Wahl für das Bundesverfassungsgericht: Es droht ein Desaster
Die Union weigert sich, bei der Wahl für Karlsruhe mit der Linkspartei zusammenzuarbeiten. Dadurch könnte ihr vorgeschlagener Kandidat der erste Verfassungsrichter von AfDs Gnaden werden.

G ünter Spinner wäre möglicherweise keine schlechte Wahl für das Bundesverfassungsgericht. Der derzeitige Vorsitzende Richter am Bundesarbeitsgericht gilt als fachlich versierter und umgänglicher Jurist. Nach aktuellem Stand sollte er sich aber gut überlegen, ob er sich in das höchste deutsche Richter:innengremium wählen lassen will. Denn seiner Reputation droht schwerer Schaden, könnte Spinner doch zum ersten Verfassungsrichter von AfDs Gnaden werden.
Durch ihre ideologische Verblendung bringen CDU und CSU den von ihnen vorgeschlagenen Kandidaten mächtig in die Bredouille. Ihre Gesprächsverweigerung gegenüber der Linkspartei sorgt dafür, dass es auf die Stimmen der Rechtsextremist:innen und Faschist:innen im Parlament ankommen dürfte, ob Spinner die notwendige Zweidrittelmehrheit erhält. Die Union scheint das billigend in Kauf nehmen zu wollen.
Dass die Linke eine generelle Vereinbarung zwischen den demokratischen Parteien über einen neuen Verteilungsschlüssel für die Verfassungsrichter:innen anstrebt, ist legitim. Die bislang geltende informelle Regelung, nach der von den insgesamt sechzehn Karlsruher Richter:innen je sechs von der Union und der SPD sowie je zwei von den Grünen und der FDP vorgeschlagen werden, ist aus der Zeit gefallen.
Dass die Linke signalisiert hat, im Fall der Aufnahme von Gesprächen bereit zu sein, mit für die drei aktuellen Vorschläge von Union und SPD zu stimmen, zeugt dabei von Verantwortungsbewusstsein. Dass sie jedoch nicht die Spielchen von CDU und CSU mitmachen, sich also nicht als bloßes Stimmvieh missbrauchen lassen will, ist nachvollziehbar.

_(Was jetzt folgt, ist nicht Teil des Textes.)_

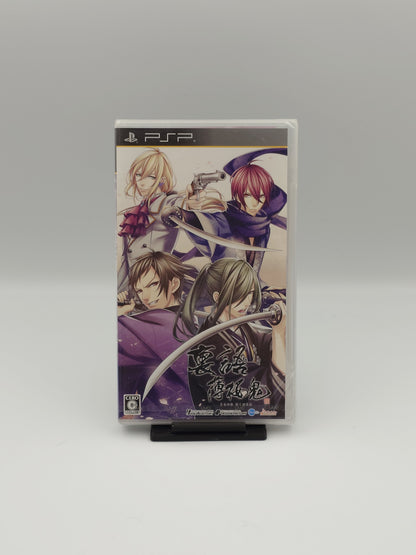 Hakuoki: Bakumatsu Musou Roku (PSP, NTSC-J) - Factory Sealed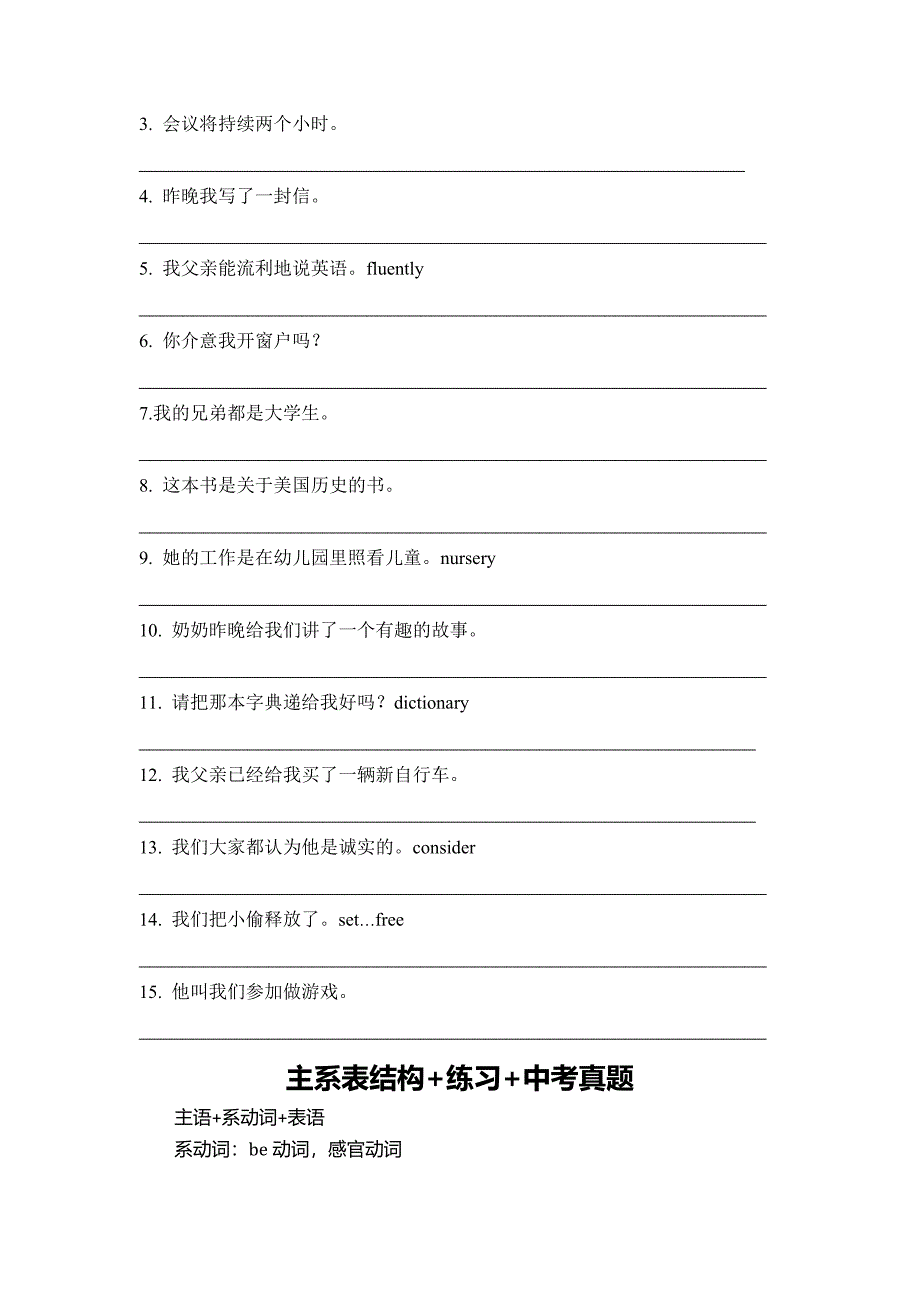 简单句的五种基本句型讲解及练习题_第4页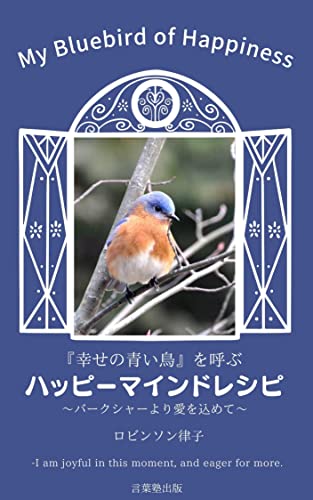 My Bluebird of Happiness: 『幸せの青い鳥」を呼ぶハッピーマインドレシピ (言葉塾出版)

AfD-Fraktionschefin Alice Weidel hat Spinners Wahl bereits empfohlen. Sie kann sich über das fragwürdige Agieren von Spahn & Co nur freuen. Sollte dann auch noch die Wahl der SPD-Kandidatin Frauke Brosius-Gersdorf an reaktionären Abweichler:innen aus den Unionsreihen scheitern, denen die Potsdamer Rechtsprofessorin zu progressiv ist, würde die Verfassungsrichter:innenwahl endgültig zum Desaster.